**Directions for this task**
In the entries that follow, count each line containing "visiteurs" and state the total, nothing more.

**Material provided**
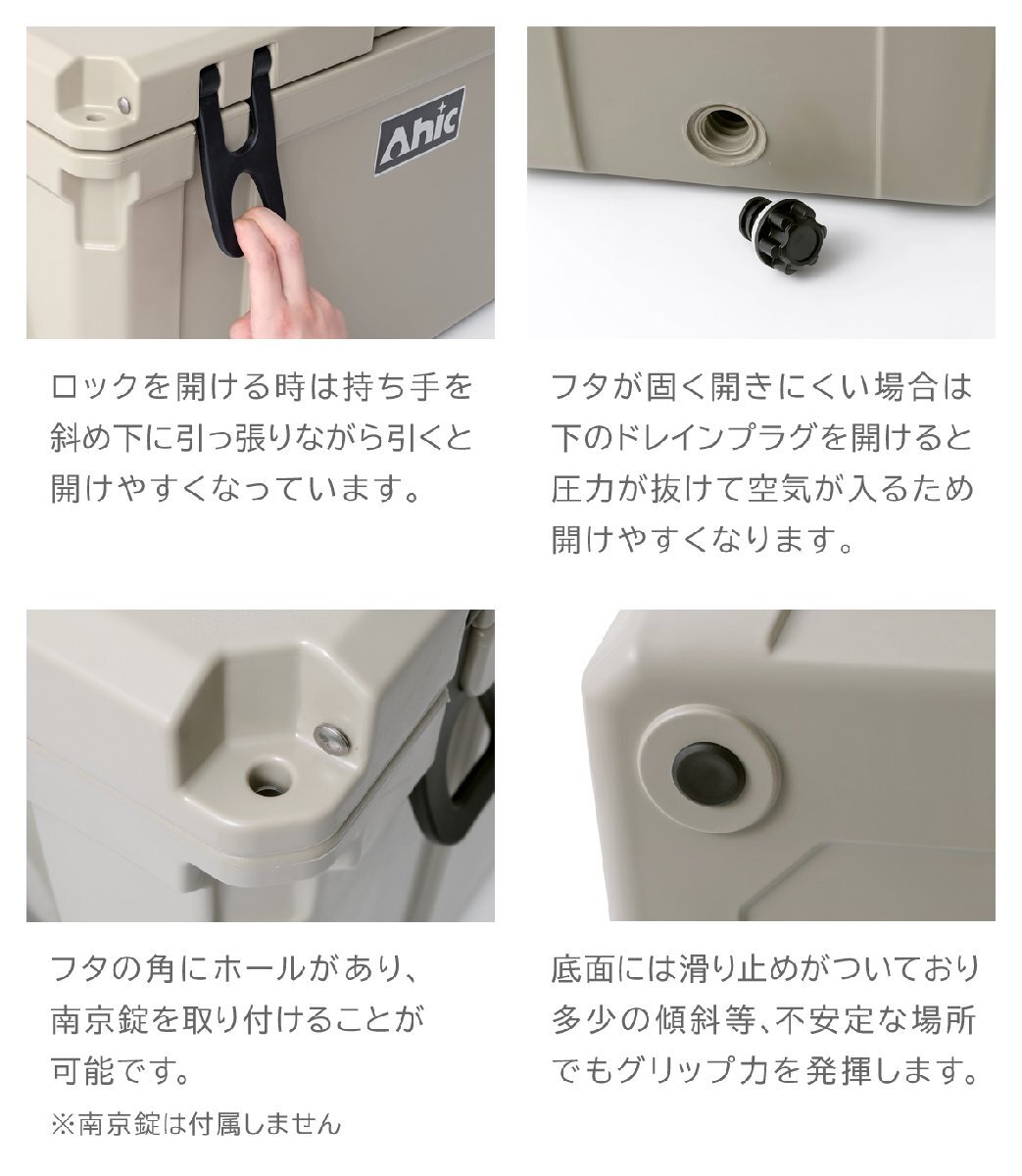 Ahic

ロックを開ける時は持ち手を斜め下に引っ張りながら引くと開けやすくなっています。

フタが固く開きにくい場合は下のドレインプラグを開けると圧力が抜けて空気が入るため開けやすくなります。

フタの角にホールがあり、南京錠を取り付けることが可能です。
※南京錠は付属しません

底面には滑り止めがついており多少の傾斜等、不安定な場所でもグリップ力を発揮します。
...
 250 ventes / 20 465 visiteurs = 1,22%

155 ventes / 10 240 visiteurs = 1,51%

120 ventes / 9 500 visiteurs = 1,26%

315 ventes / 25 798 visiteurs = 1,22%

**Reply to the task**
4